Au cours du voyage du soleil autour du Zodiaque, l' "homme céleste" arrive finalement dans les Poissons. Ce signe se trouve exactement à l'opposé de la Vierge ; il est le signe de tous les Sauveurs du monde. Nous avons déjà vu que l'âge du christianisme est l'âge des poissons, et le Christ naquit en Terre Sainte au moment où le soleil entrait dans ce signe. En conséquence, ce qui a commencé à prendre vie dans la Vierge est consommé dans les Poissons. C'est le moment où le Christ enfant, né dans la Vierge, parvient à l'âge mûr, et apparaît dans le monde comme un Sauveur.

Un autre fait astronomique est également intéressant. On distingue, dans le même secteur du ciel, et étroitement associées à la constellation de la Vierge, trois autres constellations, qui dépeignent pour nous, sous un aspect symbolique, L'histoire de l'enfant qui devra naître, souffrir, mourir et enfin revenir. Ce sont le groupe d'étoiles appelé Coma Bérénice, la femme avec l'enfant ; le Centaure et Boötès, dont le nom, en hébreu, signifie "celui qui vient". D'abord, l'enfant né d'une femme, et cette femme est une vierge ; puis le Centaure, qui a toujours été le symbole de l'humanité dans toutes les mythologies antiques, car l'homme est un animal, plus un Dieu, et par conséquent un être humain. Enfin "Celui qui viendra" plane sur eux tous, les couvrant de son ombre, et préfigurant l'accomplissement qui s'effectuera par la naissance et l'incarnation humaine. Le livre d'images du ciel contient l'éternelle vérité pour ceux qui ont des yeux pour voir, ainsi qu'une intuition assez développée pour en interpréter les signes. Les prophéties ne sont pas toutes enfermées dans la Bible ; elles se déploient depuis toujours sous le regard des hommes et sont inscrites dans la voûte des cieux. "Les Cieux racontent la gloire de Dieu et l'étendue fait connaître [65] L'œuvre de ses mains" [15] ; ils annoncent cet évènement mondial qui s'accomplit lorsque le Christ naquit à Bethléem, dans "la maison du pain", lorsque la Vierge brillait au-dessus de l'horizon et que l'Etoile de l'Orient scintillait au firmament.
┄┄┄┄┄┄┄┄┄┄┄┄┄┄┄┄┄┄┄┄
- [ÉNONCÉ A]:
Réécrivez la liste depuis son début jusqu'à la ligne contenant « 242;200;247;206 » incluse, en remplaçant « Pop quiz! » par « Quiz time! » et en laissant tout le reste intact.
┄┄┄┄┄┄┄┄┄┄┄┄┄┄┄┄┄┄┄┄
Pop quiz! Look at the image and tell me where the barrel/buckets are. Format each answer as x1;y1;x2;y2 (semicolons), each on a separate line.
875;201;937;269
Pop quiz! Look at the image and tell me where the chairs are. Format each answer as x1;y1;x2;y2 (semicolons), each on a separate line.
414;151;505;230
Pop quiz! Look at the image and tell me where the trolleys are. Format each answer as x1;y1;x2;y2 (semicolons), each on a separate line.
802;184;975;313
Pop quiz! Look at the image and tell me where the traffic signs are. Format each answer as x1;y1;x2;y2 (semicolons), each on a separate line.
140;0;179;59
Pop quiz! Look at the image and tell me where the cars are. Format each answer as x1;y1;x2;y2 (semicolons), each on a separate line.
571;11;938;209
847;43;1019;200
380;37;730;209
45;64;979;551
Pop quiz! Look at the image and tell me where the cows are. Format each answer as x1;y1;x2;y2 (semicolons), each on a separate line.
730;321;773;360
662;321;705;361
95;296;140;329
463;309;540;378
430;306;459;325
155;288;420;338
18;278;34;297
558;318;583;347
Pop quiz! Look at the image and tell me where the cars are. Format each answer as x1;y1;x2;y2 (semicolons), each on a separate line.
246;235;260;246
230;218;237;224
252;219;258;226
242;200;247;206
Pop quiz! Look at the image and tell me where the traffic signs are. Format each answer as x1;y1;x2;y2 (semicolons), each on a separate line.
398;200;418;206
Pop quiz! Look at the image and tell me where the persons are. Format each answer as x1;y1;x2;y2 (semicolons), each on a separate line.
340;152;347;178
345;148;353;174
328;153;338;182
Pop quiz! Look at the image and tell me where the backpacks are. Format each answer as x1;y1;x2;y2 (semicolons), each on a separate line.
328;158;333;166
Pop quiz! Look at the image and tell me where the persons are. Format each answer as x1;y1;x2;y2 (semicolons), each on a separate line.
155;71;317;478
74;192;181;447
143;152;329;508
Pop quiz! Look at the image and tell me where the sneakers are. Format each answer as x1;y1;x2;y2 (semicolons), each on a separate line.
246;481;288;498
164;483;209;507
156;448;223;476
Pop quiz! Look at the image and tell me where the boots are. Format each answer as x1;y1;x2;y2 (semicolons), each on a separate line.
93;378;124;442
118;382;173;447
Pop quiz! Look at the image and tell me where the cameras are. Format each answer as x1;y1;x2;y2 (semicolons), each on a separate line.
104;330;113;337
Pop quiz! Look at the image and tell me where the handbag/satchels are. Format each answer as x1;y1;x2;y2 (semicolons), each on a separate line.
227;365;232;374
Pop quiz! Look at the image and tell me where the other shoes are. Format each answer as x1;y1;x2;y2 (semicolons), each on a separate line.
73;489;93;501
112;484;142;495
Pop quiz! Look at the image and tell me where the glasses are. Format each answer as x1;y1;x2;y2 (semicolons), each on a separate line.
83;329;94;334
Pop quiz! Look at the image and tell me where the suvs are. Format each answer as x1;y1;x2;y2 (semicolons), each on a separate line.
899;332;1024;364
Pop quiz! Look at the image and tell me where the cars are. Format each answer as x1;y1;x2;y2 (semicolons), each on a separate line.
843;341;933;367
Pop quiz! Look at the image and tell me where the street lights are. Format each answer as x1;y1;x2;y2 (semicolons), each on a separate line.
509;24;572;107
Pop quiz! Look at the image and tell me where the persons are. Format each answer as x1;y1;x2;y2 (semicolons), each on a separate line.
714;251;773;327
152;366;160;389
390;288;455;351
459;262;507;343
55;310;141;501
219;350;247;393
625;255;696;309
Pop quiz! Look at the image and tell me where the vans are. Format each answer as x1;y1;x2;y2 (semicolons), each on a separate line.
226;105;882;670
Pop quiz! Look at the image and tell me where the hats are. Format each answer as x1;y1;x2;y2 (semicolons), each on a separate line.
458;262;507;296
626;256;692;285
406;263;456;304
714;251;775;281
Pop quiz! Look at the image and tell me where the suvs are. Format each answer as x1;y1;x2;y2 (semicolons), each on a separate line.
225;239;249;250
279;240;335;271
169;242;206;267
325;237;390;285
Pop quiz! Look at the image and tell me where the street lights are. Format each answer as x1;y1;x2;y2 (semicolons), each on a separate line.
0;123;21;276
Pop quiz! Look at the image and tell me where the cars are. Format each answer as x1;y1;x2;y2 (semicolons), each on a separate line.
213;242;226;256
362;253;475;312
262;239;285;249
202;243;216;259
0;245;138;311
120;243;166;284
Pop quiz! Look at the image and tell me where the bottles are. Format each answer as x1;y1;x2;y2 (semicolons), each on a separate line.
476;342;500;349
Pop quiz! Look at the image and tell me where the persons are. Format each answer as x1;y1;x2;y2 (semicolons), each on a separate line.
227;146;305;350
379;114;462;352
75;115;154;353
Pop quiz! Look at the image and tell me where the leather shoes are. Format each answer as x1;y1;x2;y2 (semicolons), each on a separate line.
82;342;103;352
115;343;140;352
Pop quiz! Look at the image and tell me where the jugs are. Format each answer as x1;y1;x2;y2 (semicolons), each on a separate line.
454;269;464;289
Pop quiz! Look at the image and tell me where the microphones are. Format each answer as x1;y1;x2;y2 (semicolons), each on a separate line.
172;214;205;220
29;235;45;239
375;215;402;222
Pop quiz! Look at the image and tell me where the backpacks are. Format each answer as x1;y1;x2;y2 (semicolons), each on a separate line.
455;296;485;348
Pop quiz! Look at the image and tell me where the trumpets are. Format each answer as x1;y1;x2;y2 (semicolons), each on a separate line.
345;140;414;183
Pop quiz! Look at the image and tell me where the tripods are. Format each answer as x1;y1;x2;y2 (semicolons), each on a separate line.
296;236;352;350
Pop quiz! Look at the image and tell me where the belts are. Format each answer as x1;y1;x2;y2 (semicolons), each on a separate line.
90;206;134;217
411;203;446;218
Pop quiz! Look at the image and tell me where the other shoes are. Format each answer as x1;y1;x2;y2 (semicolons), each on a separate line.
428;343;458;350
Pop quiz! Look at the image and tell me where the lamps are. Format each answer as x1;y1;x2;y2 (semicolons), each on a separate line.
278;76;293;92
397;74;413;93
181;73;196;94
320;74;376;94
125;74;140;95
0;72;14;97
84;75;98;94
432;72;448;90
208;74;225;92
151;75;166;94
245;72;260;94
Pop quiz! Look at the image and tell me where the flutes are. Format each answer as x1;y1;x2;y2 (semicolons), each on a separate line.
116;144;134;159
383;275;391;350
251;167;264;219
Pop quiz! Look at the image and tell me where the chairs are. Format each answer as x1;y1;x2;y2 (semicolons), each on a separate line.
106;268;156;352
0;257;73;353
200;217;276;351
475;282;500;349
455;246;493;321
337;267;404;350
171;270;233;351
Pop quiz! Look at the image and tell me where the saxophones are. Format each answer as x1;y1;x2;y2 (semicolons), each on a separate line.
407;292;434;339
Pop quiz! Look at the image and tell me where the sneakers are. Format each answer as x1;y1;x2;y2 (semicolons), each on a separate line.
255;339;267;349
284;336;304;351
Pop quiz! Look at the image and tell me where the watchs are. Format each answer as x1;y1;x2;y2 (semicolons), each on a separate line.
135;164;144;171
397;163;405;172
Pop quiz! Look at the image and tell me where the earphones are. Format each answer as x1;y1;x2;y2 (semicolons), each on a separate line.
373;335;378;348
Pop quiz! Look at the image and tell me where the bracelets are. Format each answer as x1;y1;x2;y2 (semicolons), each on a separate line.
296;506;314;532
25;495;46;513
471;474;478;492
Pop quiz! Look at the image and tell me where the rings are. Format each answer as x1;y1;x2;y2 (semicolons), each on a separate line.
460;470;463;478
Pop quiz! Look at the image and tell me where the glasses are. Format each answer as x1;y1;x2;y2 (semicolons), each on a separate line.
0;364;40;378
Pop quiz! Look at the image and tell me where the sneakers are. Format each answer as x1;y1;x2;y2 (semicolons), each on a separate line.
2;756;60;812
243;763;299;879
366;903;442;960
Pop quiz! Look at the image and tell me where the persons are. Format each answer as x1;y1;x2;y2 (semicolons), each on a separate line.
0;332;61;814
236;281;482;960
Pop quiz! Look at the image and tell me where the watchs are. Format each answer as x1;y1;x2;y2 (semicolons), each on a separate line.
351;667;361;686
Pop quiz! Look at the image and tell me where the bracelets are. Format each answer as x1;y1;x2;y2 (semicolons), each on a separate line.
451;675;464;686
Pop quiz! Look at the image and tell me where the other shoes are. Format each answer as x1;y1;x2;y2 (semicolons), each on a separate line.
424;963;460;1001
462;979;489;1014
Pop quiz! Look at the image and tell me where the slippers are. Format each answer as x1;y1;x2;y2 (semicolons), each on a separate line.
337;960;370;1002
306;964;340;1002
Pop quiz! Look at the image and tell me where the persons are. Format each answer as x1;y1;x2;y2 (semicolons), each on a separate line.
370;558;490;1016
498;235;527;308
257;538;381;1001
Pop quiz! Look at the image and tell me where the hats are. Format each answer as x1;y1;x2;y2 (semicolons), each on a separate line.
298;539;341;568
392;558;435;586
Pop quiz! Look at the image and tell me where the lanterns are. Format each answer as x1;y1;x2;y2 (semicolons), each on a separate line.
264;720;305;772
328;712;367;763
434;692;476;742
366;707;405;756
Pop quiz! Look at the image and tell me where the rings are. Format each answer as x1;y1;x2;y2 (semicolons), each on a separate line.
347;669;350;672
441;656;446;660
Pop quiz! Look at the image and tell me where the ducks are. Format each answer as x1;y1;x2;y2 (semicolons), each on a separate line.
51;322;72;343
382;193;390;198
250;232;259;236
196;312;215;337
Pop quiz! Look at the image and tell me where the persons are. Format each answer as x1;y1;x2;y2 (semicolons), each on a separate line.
┄┄┄┄┄┄┄┄┄┄┄┄┄┄┄┄┄┄┄┄
- [ÉNONCÉ B]:
D'après l'extrait sur le Zodiaque, que signifie en hébreu le nom Boötès ?

- [RÉPONSE RÉDIGÉE A]:
Quiz time! Look at the image and tell me where the barrel/buckets are. Format each answer as x1;y1;x2;y2 (semicolons), each on a separate line.
875;201;937;269
Quiz time! Look at the image and tell me where the chairs are. Format each answer as x1;y1;x2;y2 (semicolons), each on a separate line.
414;151;505;230
Quiz time! Look at the image and tell me where the trolleys are. Format each answer as x1;y1;x2;y2 (semicolons), each on a separate line.
802;184;975;313
Quiz time! Look at the image and tell me where the traffic signs are. Format each answer as x1;y1;x2;y2 (semicolons), each on a separate line.
140;0;179;59
Quiz time! Look at the image and tell me where the cars are. Format each answer as x1;y1;x2;y2 (semicolons), each on a separate line.
571;11;938;209
847;43;1019;200
380;37;730;209
45;64;979;551
Quiz time! Look at the image and tell me where the cows are. Format each answer as x1;y1;x2;y2 (semicolons), each on a separate line.
730;321;773;360
662;321;705;361
95;296;140;329
463;309;540;378
430;306;459;325
155;288;420;338
18;278;34;297
558;318;583;347
Quiz time! Look at the image and tell me where the cars are. Format each answer as x1;y1;x2;y2 (semicolons), each on a separate line.
246;235;260;246
230;218;237;224
252;219;258;226
242;200;247;206

- [RÉPONSE RÉDIGÉE B]:
Il signifie « celui qui vient ».